The Rain today was the angels' crying
Crying for joy that is. This morning at about 4 am, my Nana passed away. She has had stage 4 brain and lung cancer since the beginning of July. We have been expecting this to happen any time, but it finally happened today, after being in a lot of pain over the past couple of months. When my mom called me to tell me this afternoon, I was at work, and then when she said she had bad news, I knew exactly what it was, and when she said "Austin, its Nana, she passed this morning," this terrible feeling of sadness and happiness set into me at the same time. I am very sad that I will never get to spend time with my Nana anymore, but at the same time very happy that she is no longer in pain, and will get to see Jesus and her husband, and my Paw-Paw up in heaven.
My brother and I had soo many fun times growing up with Nana and Paw-Paw going on herpotolgy meets, going camping out in Big Bend, camping other places, and many other activities. Once my Paw-Paw died in middle school, most of my time spent with my Nana was jsut helping her around the house, going to see movies, going shopping, hanging out, it was alot of fun. Now we will not be able to do any of that again. It saddens me that in high school I was real busy with working and school and whatnot, that I didn't get to spend alot of time with her. It got even worse when I went off to college, since I don't go home that much.

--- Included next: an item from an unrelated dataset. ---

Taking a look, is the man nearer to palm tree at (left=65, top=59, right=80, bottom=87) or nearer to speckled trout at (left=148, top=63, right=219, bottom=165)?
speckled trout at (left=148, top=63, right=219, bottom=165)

Luckily, due to Hurricane Rita theating to hit the Texas Gulf Coast, my Mom, Nana, and step dad and brother came up to my apartment for the weekend, So I got to see Nana one last time before she passed on. But the trip up here made it even worse on her, she got sick to her stomach on the way up here, but at least I got to see her one more time. She has been really out of it and seeing things, and not all there, but when I got home from work on Wednesday, she was asleep, and my mom woke her up, and she shot the biggest smile I had ever seen on her face, she was soo happy to see me. About a month ago, she talked to my mom very seriously, she said the only thing she minded about dying soon was that she wasn't going to see me graduate from college. That made me feel very happy that she cares so much for me.
So, I am going home this weekend for the funeral, which is going to be in Wharton, where she will be buried next to Paw-Paw. This weekend also happens to be Fall Retreat, so I will not be attending anymore, at least I already had the weekend off, so I won't be an inconvience to anyone at work, even though they wouldn't mind. Also this week, my mom called me to tell me that our dog got hit by and car and died. I had honey since I was in 4th grade, so it was a hard thing to hear that she won't be there this weekend when I go home. But at least I got to play with her alot this weekend when she came because of Hurrican Rita.
Please be praying for my family and I, as we go through this. My mom has been living with Nana taking care of her since August, and trying to work and trying to start her new life with Dennis. So that will give them time together, but he has been so nice to us while this has been happening. He was a blessing through all this, since I am in San Marcos, and my brother has been in Europe since September.
Well, I need to start studying for my bio test tommorow, hopefully I can focus on studying, and not being distracted by things.
Thanks for your prayers.
RIP Nana, I love you sooooo much, Glad you aren't in pain anymore. Love you.


2 Comments:
I really enjoy your blog, I will definitely put this in my favorites I'll be back ofter!
Come see mine sometime.... http://djshawn112.blogspot.com
And obviously the smaller spot would be the triple!
Austin, that was well written. I'm glad you have this blog. I enjoy reading your thoughts on life. cool. well anyways my man, ill be keepin gyour family in my prayers.